Bob Scholte - Beter dan Best
- fwgerritsen
- 23 mei 2024
- 3 minuten om te lezen
Opa Kijk ik Vond op Zolder # 23

“Bij zijn overlijden op ruim 81-jarige leeftijd,” schrijft Henk van Gelder in het Biografisch Woordenboek van Nederland “was Bob Scholte voor het grote publiek een vrijwel vergeten artiest.” Een vrij schril contrast, als je het mij vraagt, met een artiest die meer dan tweeduizend grammofoonplaten inzong en bij wiens 50 jarig jubileum praktisch alle kopstukken van het Nederlands zang- en kleinkunstleven kwamen opdraven, alsmede de burgemeesters van Amsterdam en Antwerpen. Aan de andere kant lijkt vergeten worden een cruciaal onderdeel van een beroemd Nederlands artiest zijn. Enkele weken geleden nog, merkten we op dat zelfs van de grote Toon Hermans uiteindelijk slechts een schaduw overblijft. Waaruit we de simpele conclusie kunnen trekken dat als men in Nederland nog weet wie je bent, je simpelweg niet groot genoeg bent.
Groot was Bob Scholte zeker, meer dan groot. Nadat hij als 14 jarige debuteerde in Carré als jongenssopraan belandde hij via allerhande baantjes en variété optredens in 1931 bij de AVRO. Daar werd hij deel van het populaire programma De Bonte Dinsdagavondtrein en zong hij iedere avond, om vijf voor twaalf, het lied “Goedenacht en Welterusten”, het afsluitlied van de AVRO. Groot was Bob Scholte zeker, meer dan groot. Een juffrouw schreef in 1966 nog aan het Nieuw Israelitisch Weekblad nog dat zij in de jaren ’30 iedere avond om kwart voor twaalf de wekker zette zodat ze Scholte voor het slapengaan “Goedenacht en Welterusten” kon horen zingen. Ja groot was Bob Scholte zeker, meer dan groot. Zo groot dat hij tijdens de oorlog meerdere keren van onderduikadres moest verhuizen omdat de kinderen tegen hun vriendjes opschepten over de beroemde onderduiker die ze in huis hadden.

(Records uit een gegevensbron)
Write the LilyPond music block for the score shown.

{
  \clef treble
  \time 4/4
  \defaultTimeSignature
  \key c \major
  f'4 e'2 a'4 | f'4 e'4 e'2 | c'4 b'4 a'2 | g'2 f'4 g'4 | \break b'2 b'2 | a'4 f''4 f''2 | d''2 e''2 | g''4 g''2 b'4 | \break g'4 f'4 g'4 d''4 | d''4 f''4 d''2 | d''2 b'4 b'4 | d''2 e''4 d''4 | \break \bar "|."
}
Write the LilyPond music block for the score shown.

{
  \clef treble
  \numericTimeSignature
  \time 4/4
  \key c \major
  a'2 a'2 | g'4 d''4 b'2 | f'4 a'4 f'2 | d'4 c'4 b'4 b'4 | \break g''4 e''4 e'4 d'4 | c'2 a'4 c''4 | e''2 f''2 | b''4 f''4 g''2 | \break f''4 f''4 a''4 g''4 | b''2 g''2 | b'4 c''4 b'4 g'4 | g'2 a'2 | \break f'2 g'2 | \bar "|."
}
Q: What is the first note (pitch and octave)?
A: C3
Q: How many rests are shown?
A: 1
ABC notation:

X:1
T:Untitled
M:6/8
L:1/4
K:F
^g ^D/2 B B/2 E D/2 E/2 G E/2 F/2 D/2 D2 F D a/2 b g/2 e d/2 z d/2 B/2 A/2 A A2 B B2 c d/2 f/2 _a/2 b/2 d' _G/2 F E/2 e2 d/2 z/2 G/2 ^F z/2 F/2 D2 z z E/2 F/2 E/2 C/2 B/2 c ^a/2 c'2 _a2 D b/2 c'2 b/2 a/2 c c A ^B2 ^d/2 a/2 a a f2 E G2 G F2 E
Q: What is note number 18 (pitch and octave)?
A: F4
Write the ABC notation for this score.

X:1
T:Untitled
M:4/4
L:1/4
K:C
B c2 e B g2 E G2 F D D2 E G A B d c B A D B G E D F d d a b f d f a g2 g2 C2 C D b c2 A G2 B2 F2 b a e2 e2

• [OPDRACHTEN]:
**A)** Noem alle personen die in de twee alinea's van de tekst over Bob Scholte bij naam voorkomen.
**B)** Toon elke regel uit de records waarin de string "note" staat. Hoofdletters en kleine letters tellen mee.
De tekst en de records hebben niets met elkaar te maken.

• [UITGEWERKTE OPDRACHTEN]:
**A)** Henk van Gelder, Bob Scholte, Toon Hermans

**B)**
Q: What is the first note (pitch and octave)?
Q: What is note number 18 (pitch and octave)?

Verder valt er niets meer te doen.